The atmosphere inside the Tennis Club was reminiscent of an alternative nightclub. Against the backdrop of a film by Willy Vanderperre specially produced for the occasion and projected on a massive screen, the young Dior men stepped out under a red light to a track by Nitzer Ebb, on a skatepark runway – but constructed in a classic Versailles parquet, it should go without saying. Like a party with an unconventional vibe held in a Parisian apartment. Kris Van Assche’s entire collection for winter 2016-2017 was in this same vein of hybridization between two worlds: the sartorial tradition of Dior Homme jolted by a young, urban, very contemporary style.

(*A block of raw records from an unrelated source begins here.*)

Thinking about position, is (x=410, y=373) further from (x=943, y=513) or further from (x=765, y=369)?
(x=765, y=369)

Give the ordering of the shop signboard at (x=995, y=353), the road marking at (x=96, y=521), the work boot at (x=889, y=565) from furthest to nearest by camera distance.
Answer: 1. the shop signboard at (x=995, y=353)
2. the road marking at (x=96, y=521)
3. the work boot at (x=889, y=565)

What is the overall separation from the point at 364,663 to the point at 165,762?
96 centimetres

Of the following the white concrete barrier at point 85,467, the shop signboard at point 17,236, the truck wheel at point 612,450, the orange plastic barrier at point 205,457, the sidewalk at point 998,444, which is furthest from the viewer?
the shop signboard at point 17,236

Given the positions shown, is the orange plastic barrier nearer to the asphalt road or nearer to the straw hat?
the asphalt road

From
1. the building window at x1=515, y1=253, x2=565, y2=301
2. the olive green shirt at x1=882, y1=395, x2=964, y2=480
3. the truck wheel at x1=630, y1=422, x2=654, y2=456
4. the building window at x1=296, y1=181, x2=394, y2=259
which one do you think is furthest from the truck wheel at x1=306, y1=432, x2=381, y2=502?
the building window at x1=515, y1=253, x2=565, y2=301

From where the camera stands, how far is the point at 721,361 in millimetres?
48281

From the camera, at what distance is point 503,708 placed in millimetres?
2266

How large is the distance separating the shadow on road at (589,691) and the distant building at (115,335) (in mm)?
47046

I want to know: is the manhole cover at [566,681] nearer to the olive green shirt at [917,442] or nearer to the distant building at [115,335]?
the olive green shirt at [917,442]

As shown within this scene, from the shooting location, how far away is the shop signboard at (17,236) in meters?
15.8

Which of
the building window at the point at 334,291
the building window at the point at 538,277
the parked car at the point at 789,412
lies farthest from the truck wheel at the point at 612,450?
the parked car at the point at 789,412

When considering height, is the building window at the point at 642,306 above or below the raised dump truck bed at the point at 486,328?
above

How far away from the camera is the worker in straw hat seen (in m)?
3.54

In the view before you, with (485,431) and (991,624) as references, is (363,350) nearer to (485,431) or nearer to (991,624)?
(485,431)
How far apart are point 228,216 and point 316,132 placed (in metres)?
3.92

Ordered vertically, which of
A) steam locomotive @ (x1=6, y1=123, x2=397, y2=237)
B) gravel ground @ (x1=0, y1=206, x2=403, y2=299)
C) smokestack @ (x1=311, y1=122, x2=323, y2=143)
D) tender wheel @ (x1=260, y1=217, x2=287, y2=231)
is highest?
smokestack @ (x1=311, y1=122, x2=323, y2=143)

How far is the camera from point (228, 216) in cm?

Reinvented, reworked and repurposed, the most formal items of the male wardrobe melt into an urban style that looks to sportswear for its vocabulary and the street for its codes. Suit jackets are cut in leather, quilted coats have a puffer air, the two-tone stripes that traditionally edge polo shirt sleeves have made their way to shirts and jackets. They represent a new kind of Dior man, striding out with cap-topped heads, young urbanites rocking a skater style, but with a edgy embrace of tailoring. They pair jogging pants with a formal jacket and wear overshirts under their suits; workwear-inspired patch-pocket jackets come in cashmere, parkas in pony skin. They mix everything with tartan coats or Fair Isle knits, jeans with frayed embroideries or painted with gray brushstrokes, jackets embellished with chains or floral motif padded jackets, giving a nod to one of Christian Dior’s favorite inspirations.
“Thecollection takes elements from the past and places them in the present to reflect on the way in which we live today. It’s a time for a contemporary generation”, explains Kris Van Assche.